BLBG:Treasuries Gain for Third Day on Debt-Ceiling Debate
U.S government notes rose for a third day as Treasury Secretary Timothy F. Geithner said a failure to increase the debt ceiling by early March would “impose severe economic hardship.”
Benchmark 10-year yields dropped to the lowest level in a week on speculation a disagreement among U.S. political leaders over the nation’s debt limit will slow the world’s biggest economy, underpinning demand for the safest assets. Treasuries also gained before a government report today that economists said will show growth in retail sales slowed in December.
“If we really see this debt ceiling discussion escalating it would be something that is negative for risk sentiment and positive for Treasuries,” said Michael Markovich, head of global interest-rates research at Credit Suisse Group AG in Zurich. “U.S. yields have increased too far relative to fundamentals and we see some room for a correction lower.”
The 10-year yield declined two basis points, or 0.02 percentage point, to 1.82 percent at 7:10 a.m. New York time, the lowest level since Jan. 3, according to Bloomberg Bond Trader prices. The 1.625 percent note due November 2022 gained 7/32, or $2.19 per $1,000 face amount, to 98 7/32.
Thirty-year yields fell two basis points to 3.01 percent. A decline in 30-year rates below 3 percent may be the trigger for 10-year yields to drop to 1.75 percent, Credit Suisse’s Markovich said.
Default Risk
“Congress should act as early as possible to extend normal borrowing authority in order to avoid the risk of default and any interruption in payments,” Geithner wrote in a letter to House Speaker John Boehner.
Growth in U.S. retail sales slowed to 0.2 percent in December from 0.3 percent in November, according to the median forecast of 83 economists surveyed by Bloomberg News before the Commerce Department releases the data at 8:30 a.m. New York time. Separate reports today will show New York-area manufacturing stabilized and wholesale costs were contained, based on responses from economists.
Federal Reserve Chairman Ben S. Bernanke, speaking yesterday at the University of Michigan in Ann Arbor, said the economy is moving “in the right direction.” He also said he would like a stronger U.S. labor market.

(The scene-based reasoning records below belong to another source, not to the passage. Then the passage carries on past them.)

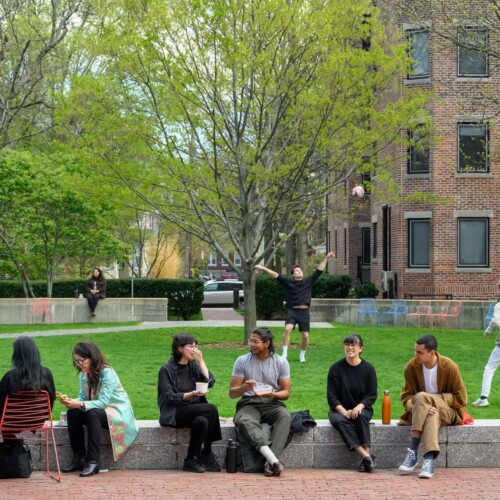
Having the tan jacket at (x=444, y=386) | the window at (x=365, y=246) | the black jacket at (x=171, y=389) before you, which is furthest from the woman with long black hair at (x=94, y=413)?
the window at (x=365, y=246)

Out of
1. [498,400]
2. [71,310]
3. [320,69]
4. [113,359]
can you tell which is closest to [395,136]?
[320,69]

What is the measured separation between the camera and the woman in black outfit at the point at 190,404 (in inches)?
422

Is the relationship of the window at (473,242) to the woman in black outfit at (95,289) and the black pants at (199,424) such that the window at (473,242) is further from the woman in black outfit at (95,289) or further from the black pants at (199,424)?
the black pants at (199,424)

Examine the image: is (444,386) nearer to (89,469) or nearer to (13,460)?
(89,469)

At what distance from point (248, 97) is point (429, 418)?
12574 mm

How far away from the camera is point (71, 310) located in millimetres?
31734

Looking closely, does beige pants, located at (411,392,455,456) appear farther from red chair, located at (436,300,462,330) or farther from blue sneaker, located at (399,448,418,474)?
red chair, located at (436,300,462,330)

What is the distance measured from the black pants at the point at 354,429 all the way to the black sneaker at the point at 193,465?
137cm

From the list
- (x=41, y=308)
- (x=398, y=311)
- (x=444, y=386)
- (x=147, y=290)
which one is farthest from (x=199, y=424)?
(x=147, y=290)

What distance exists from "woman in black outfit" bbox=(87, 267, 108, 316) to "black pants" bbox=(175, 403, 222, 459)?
20797 millimetres

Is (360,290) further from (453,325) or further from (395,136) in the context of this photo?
(395,136)

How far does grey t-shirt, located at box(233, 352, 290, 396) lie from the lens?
37.1 ft

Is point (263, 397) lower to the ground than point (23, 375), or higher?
lower

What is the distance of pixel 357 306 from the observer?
3122 centimetres
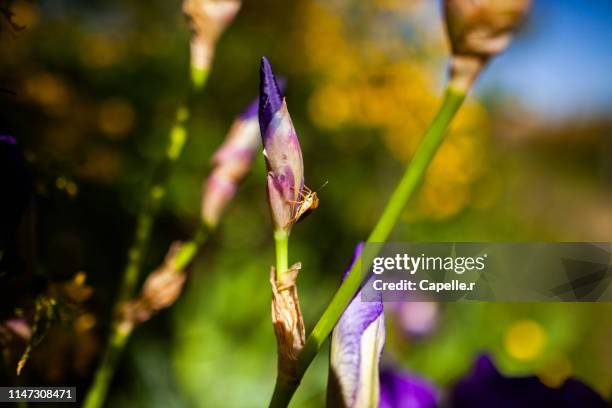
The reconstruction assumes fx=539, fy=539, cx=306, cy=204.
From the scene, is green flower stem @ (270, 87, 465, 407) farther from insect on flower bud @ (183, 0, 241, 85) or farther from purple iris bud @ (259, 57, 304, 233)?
insect on flower bud @ (183, 0, 241, 85)

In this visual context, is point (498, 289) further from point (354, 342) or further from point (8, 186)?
point (8, 186)

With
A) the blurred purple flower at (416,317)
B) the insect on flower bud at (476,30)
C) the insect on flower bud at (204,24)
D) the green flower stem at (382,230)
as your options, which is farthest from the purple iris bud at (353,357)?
the blurred purple flower at (416,317)


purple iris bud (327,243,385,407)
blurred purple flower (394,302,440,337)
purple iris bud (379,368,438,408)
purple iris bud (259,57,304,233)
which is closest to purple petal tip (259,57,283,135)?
purple iris bud (259,57,304,233)

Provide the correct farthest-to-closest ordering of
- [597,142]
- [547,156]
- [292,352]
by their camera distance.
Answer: [597,142] < [547,156] < [292,352]

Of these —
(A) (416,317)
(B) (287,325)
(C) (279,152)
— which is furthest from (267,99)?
(A) (416,317)

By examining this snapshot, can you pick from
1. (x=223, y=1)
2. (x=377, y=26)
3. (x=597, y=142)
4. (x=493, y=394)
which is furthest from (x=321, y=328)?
(x=597, y=142)
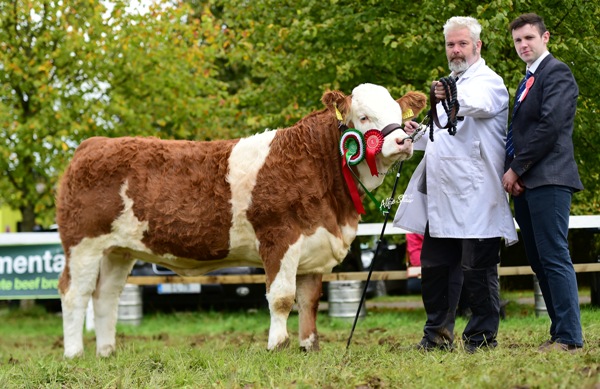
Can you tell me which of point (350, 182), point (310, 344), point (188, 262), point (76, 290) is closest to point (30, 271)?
point (76, 290)

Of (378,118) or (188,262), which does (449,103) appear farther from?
(188,262)

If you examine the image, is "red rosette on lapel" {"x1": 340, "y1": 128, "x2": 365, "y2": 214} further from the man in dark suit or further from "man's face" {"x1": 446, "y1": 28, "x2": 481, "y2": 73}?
the man in dark suit

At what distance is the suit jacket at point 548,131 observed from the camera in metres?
5.60

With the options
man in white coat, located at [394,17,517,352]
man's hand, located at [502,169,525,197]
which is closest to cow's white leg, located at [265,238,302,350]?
man in white coat, located at [394,17,517,352]

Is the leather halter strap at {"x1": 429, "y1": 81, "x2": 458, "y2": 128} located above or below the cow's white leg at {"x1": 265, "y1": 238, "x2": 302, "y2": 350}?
above

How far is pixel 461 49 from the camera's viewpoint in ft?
20.3

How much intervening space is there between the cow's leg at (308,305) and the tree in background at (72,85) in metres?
9.11

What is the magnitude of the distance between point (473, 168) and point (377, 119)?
31.5 inches

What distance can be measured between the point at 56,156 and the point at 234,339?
747 centimetres

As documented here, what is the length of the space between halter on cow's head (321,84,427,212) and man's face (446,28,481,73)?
0.49m

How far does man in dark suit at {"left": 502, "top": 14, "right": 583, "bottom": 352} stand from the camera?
5.62 metres

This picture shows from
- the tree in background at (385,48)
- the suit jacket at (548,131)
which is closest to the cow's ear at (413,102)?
the suit jacket at (548,131)

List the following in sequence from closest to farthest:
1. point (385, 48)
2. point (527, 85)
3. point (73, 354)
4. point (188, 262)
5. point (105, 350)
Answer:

The U.S. jobless rate was 7.8 percent in December, compared with the average of 6 percent for the past two decades.
Treasuries have handed investors a loss in 2013. U.S. government bonds dropped 0.4 percent in the first two weeks of January, Bank of America Merrill Lynch indexes show. Treasuries have declined 0.8 percent over the past six months, while investment-grade and high-yield debt returned 4.6 percent.
Higher Interest
Investment-grade corporate bonds have higher interest payments than Treasuries, which will cushion losses if rates rise, said Kathy A. Jones, a fixed-income strategist at Charles Schwab Corp., which has about $1.9 trillion in client assets.
“The credit profile of the U.S. corporate sector appears to be in solid shape,” Jones, who is based in New York, said in a video on the company’s website yesterday.
Investors considering “riskier sectors” such as high- yield or emerging-market debt should limit holdings to 20 percent of their fixed-income portfolios, Jones said. The bonds can have low credit quality, be volatile and difficult to trade, she said.
The Federal Reserve plans to buy as much as $1 billion of Treasuries maturing from February 2023 to February 2031 today, according to the Fed Bank of New York website.
The purchases are part of the $85 billion of government and mortgage debt the central bank is buying each month to spur the economy by putting downward pressure on interest rates.